> **Stated problem**
Answer these questions from the motor cooling text:
(a) What ventilation pattern is electric motor 3100 configured to be cooled by?
(b) Through what does cooling air exit electric motor 3100?
(c) What kind of motor can electric motor 5100 be?

> **Page**
FIG. 3 is a perspective view of an exemplary embodiment of an electric motor system 3000, which can comprise an electric motor 3100. Electric motor 3100 can be a WPII motor that is configured to be cooled via air circulating in a Z ventilation pattern. Heat generated by operation of electric motor 3100 can be transferred from internal components via cooling air, which can be circulated by an electric motor cooling fan 3200. As illustrated, electric motor cooling fan 3200 can be mounted to a top surface of electric motor 3100.
FIG. 4 is a cut-away view of an exemplary embodiment of the electric motor system 3000 of FIG. 3, which can comprise electric motor 3100 and electric motor cooling fan 3200. Electric motor 3100 can define one or more air inlets 3300, via which an intake of cooling air can be obtained. Cooling air flowing through an air inlet 3300 can be channeled to a first end area 3400 of a rotor 3500. The cooling air can be channeled from first end area 3400 at least partially via openings associated with rotor 3500 and a plurality openings defined by bars of a stator 3600 to a second end area 3450. Cooling air can be channeled to electric motor cooling fan 3200 via an air channel 3700. Cooling air can receive a motive force from electric motor cooling fan 3200 and can exit electric motor 3100 via one or more defined exhaust ports 3800. Electric motor 3100 can utilize a Z ventilation pattern that comprises a set of baffles 3900 that can be adapted to channel cooling air from electric motor cooling fan 3200 to enter a rotor portion 3500 of electric motor 3100 at a first end 3400 of rotor 3500. Set of baffles 3900 of the Z ventilation pattern, defined by enclosure 3040, can be adapted to channel the cooling air to exit rotor 3500 via a plurality of openings defined by a circumferential face 3550 of rotor 3500.
FIG. 5 is a perspective view of an exemplary embodiment of an electric motor 5000, which can comprise an electric motor 5100. Electric motor 5100 can be a TEWAC motor that is configured to be cooled via air circulating in an X ventilation pattern. Heat generated by operation of electric motor 5100 can be transferred from internal components via cooling air, which can be circulated by an electric motor cooling fan 5200. As illustrated, electric motor cooling fan 5200 can be mounted to a top surface of electric motor 5100.
FIG. 6 is a cut-away view of an exemplary embodiment of the electric motor system 5000 of FIG. 5, which can comprise electric motor 5100 and electric motor cooling fan 5200. Electric motor 5100 can be substantially totally enclosed in that cooling air is recirculated within electric motor 5100 with little air exiting or entering electric motor 5100. Cooling air flowing within electric motor 5100 can be channeled via electric motor cooling fan 5200 to air entry areas 5300 of electric motor 5100 and subsequently to end areas 5400 of a rotor 5500. The cooling air can be channeled from areas of rotor 5500 to an air channel 5700 via a plurality openings defined by bars of a stator 5600. Cooling air can receive a motive force from electric motor cooling fan 5200. The cooling air can be recirculated to air entry areas 5300.

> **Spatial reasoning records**
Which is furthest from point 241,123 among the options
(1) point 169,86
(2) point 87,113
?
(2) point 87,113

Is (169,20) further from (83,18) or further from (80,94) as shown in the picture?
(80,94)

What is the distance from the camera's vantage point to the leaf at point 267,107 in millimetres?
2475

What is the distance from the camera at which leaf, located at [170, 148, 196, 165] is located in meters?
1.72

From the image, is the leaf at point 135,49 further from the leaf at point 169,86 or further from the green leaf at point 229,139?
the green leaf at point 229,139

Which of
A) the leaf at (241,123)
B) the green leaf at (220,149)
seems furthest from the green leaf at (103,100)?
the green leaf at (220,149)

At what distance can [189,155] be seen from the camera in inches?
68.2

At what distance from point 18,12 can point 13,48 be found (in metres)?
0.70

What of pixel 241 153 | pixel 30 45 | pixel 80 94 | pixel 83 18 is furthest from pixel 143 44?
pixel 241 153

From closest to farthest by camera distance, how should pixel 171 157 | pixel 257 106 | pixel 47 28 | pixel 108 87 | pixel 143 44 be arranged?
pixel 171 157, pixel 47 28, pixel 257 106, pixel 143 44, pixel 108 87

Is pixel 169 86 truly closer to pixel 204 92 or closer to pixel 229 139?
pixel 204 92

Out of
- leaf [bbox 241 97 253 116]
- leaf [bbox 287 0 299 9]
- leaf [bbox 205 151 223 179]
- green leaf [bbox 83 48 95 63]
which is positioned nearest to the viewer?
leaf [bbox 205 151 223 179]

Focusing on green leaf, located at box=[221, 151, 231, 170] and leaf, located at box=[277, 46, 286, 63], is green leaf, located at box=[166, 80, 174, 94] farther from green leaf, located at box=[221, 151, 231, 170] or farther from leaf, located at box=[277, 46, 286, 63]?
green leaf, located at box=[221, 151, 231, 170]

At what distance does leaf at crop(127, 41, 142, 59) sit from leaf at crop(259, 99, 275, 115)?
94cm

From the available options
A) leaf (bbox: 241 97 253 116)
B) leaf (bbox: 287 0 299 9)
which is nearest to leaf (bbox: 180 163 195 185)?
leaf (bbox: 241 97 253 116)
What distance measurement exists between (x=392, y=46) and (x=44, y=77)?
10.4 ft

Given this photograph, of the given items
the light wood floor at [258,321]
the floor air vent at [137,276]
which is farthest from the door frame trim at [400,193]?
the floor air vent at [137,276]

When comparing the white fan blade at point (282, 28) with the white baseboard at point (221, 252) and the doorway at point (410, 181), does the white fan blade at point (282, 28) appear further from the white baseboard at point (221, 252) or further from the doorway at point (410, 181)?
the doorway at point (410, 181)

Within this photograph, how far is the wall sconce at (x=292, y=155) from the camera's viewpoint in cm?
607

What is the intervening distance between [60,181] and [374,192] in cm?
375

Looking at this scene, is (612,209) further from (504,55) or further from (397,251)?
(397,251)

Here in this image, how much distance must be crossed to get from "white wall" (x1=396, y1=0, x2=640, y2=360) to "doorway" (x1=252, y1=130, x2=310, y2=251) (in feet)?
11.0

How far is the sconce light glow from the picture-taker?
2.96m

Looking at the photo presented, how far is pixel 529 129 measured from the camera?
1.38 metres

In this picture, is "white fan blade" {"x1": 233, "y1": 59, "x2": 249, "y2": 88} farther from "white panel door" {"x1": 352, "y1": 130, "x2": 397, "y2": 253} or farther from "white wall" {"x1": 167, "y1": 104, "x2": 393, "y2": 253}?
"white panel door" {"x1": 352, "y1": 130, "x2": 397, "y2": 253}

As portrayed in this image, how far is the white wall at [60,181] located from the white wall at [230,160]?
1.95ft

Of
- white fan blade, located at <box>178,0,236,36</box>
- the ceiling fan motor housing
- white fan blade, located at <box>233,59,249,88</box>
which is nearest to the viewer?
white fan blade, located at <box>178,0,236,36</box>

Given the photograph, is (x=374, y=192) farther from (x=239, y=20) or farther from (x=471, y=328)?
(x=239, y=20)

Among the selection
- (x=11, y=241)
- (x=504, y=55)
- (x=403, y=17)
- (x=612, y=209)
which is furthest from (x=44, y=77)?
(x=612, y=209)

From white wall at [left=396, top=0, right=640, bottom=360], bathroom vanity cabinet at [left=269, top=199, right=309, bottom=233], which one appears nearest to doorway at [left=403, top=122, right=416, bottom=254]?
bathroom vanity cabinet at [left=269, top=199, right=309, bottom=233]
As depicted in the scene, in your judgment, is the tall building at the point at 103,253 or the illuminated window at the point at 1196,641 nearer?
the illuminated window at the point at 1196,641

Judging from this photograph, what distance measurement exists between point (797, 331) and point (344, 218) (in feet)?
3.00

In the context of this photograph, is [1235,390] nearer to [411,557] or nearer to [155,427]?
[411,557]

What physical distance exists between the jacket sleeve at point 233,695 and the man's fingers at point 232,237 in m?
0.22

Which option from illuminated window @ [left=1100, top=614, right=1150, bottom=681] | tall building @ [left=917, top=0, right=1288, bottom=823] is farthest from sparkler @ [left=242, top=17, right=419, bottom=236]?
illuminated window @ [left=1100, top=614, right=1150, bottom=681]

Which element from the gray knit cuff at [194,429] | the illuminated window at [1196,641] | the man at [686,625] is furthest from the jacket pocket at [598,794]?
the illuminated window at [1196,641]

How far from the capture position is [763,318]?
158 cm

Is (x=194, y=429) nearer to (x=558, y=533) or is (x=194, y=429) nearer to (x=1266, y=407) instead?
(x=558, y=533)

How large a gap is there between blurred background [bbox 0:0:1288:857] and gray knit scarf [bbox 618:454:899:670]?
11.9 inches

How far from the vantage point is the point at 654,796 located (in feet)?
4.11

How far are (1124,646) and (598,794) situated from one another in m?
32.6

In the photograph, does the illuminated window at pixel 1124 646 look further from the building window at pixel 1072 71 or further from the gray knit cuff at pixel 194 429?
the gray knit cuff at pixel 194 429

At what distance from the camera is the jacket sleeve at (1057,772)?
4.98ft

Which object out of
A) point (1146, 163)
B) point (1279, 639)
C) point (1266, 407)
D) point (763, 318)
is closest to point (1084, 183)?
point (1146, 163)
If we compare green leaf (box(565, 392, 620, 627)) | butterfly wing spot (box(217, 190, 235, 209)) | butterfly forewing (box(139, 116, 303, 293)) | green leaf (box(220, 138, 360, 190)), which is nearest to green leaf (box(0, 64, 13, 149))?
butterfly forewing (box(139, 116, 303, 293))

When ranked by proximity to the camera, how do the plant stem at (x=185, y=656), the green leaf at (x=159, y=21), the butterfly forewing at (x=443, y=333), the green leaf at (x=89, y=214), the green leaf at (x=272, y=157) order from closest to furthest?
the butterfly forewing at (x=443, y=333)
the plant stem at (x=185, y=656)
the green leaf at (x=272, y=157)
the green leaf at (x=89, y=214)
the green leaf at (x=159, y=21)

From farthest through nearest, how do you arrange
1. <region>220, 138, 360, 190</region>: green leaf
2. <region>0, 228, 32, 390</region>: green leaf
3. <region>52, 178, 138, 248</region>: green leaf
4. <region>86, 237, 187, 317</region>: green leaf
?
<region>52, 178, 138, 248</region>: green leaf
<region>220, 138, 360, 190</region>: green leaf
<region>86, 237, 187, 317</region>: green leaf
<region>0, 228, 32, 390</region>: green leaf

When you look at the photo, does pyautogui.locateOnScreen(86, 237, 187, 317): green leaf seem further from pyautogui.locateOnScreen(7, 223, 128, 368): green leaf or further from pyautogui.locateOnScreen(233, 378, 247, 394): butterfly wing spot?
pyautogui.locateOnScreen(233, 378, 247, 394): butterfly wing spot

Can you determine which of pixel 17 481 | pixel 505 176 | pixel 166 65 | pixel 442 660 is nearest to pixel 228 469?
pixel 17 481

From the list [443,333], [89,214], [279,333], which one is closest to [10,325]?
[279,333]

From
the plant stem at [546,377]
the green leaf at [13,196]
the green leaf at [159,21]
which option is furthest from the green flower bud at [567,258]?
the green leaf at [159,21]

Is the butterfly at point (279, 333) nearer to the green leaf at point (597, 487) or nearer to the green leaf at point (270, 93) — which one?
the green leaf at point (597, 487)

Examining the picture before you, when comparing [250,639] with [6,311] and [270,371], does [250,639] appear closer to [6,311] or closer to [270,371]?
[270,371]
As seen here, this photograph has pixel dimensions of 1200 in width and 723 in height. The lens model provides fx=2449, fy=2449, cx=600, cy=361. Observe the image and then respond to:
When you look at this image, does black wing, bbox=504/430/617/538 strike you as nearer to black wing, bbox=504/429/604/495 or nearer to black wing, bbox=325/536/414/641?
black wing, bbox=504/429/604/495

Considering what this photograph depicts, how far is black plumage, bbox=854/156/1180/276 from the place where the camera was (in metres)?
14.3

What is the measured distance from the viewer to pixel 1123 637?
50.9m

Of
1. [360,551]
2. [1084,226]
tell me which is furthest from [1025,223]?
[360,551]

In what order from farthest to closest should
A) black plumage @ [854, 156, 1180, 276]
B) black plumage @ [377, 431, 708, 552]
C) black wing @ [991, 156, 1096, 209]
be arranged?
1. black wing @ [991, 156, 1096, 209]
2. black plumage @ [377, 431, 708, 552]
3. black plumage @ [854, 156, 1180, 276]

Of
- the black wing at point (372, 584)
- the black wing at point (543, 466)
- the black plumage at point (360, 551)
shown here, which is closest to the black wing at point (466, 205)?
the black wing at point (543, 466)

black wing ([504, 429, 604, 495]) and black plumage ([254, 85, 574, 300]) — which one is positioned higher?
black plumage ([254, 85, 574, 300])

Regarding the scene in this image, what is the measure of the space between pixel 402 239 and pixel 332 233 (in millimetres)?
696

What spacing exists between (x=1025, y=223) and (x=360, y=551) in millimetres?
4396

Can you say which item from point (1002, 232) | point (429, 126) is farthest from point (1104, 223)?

> **Exercise output**
(a) A Z ventilation pattern
(b) One or more defined exhaust ports 3800
(c) A TEWAC motor